Notre Dame Law School’s Research Program on Law and Market Behavior (ND LAMB) is collaborating with the University of Lucerne to host the Lucerne Graduate Academy for Law and Economics later this month. The goal of this new initiative is to offer an annual intensive one-week program that introduces legal scholars, economists, and practitioners to cutting-edge themes and current trends in the field of law and economics. The program will be held June 27 through July 1 at the University of Lucerne.

Notre Dame Law Professor Avishalom Tor, who serves as director of ND LAMB, and Jonathan Klick, the Charles A. Heimbold, Jr. Professor of Law at the University of Pennsylvania Carey Law School, will deliver the two main courses for the Graduate Academy.

Avishalom Tor 2019
Professor Avishalom Tor

The program consists of three different components: two main courses, three special lectures, and research colloquia. The two main courses will provide in-depth introductions to “The Law and Economics of Behavioral Regulation” (by Professor Tor) and empirical law and economics (by Professor Klick). The special lectures will be divided into three sections: one theoretical section in economics and two practical applications in business law.

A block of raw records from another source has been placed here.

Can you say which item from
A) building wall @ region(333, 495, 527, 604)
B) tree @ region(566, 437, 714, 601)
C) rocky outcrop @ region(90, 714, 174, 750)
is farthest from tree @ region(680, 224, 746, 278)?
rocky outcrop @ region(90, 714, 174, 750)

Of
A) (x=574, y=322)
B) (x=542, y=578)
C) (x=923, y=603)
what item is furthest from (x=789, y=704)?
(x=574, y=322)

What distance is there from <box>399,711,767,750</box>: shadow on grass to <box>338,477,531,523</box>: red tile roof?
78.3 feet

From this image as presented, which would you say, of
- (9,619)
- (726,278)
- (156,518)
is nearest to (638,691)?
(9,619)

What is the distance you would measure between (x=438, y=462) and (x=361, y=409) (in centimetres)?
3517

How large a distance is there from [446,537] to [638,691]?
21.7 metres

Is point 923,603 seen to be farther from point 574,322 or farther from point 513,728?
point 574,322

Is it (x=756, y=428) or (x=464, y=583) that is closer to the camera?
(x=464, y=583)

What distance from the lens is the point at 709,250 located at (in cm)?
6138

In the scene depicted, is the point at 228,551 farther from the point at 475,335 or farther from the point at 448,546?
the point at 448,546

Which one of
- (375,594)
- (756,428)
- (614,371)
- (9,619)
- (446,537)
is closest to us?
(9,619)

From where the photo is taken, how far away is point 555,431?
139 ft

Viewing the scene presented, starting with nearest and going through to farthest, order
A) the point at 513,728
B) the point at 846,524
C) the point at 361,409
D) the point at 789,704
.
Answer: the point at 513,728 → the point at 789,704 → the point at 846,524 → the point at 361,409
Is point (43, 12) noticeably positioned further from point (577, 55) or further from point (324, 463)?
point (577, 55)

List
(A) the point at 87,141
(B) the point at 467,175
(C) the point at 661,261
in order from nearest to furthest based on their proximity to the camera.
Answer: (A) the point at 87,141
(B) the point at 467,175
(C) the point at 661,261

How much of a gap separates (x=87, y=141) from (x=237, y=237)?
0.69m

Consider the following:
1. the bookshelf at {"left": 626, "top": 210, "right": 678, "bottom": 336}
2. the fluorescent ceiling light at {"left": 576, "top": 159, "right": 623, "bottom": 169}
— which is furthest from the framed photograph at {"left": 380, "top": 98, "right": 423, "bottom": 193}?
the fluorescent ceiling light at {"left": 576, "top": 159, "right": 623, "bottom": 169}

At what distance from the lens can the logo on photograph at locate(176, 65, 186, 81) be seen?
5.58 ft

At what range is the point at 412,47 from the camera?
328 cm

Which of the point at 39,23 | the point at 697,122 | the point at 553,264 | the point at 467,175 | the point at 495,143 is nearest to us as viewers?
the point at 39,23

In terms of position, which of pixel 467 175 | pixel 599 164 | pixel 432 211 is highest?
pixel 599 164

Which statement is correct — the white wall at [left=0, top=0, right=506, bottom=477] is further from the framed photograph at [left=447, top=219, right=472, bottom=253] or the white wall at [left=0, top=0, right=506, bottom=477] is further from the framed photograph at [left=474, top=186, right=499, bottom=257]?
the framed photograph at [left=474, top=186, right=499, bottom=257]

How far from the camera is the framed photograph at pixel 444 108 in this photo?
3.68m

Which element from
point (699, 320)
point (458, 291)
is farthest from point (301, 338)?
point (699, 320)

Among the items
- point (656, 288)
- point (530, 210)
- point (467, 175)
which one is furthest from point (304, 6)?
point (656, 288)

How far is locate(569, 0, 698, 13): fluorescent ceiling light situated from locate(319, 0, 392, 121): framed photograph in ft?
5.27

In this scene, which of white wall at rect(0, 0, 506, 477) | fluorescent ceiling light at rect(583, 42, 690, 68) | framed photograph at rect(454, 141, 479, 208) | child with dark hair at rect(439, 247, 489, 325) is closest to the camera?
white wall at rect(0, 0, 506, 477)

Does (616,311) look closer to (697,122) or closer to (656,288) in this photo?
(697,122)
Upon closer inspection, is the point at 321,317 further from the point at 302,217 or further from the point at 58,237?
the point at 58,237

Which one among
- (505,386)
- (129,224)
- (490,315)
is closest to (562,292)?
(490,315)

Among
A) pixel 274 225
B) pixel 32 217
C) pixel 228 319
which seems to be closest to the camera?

Participants will also have the chance to gain hands-on experience by presenting their research in one of the Graduate Academy’s colloquium sessions. The colloquia will offer the opportunity for participants to share their research with a wider community of global scholars, as well as to obtain feedback and support from the Graduate Academy’s directors and lecturers.

Finally, the Graduate Academy’s program for its graduate student and junior faculty participants from around the globe will be enriched by a cross-disciplinary guest lecture on “The Problem of Legitimate Authority in Classical Islam” by Professor Deborah Tor of Notre Dame’s Department of History.

This is the second recent collaboration between Notre Dame Law School and the University of Lucerne. Earlier this spring, ND LAMB and the University of Lucerne co-organized the 9th Law and Economics Conference in Lucerne: Law and Economics of the Digital Transformation. That conference analyzed the issues raised by digital transformation across the law from both a law and economics perspective. G. Marcus Cole, the Joseph A. Matson Dean of Notre Dame Law School, gave one of the keynote addresses on the Law and Economics of Mobile Money.

The Graduate Academy builds on nearly a decade of collaboration between ND LAMB and the University of Lucerne. The partnership has produced seven joint LAMB-Lucerne conferences, facilitated two additional joint conferences of Notre Dame Law School and the University of Lucerne, and paved the way for the University of Lucerne to become one of the Law School’s exchange programs. Notre Dame Law School students may study at the University of Lucerne for a full academic year or for a semester, and exceptional candidates may be selected to work as research assistants over the summer at Lucerne. The University of Lucerne’s location in Switzerland makes it an ideal place to explore human rights and international economic law, as well as arbitration, international litigation, law and sustainability, and Swiss law.

The photo at the top of this page shows Lucerne, Switzerland.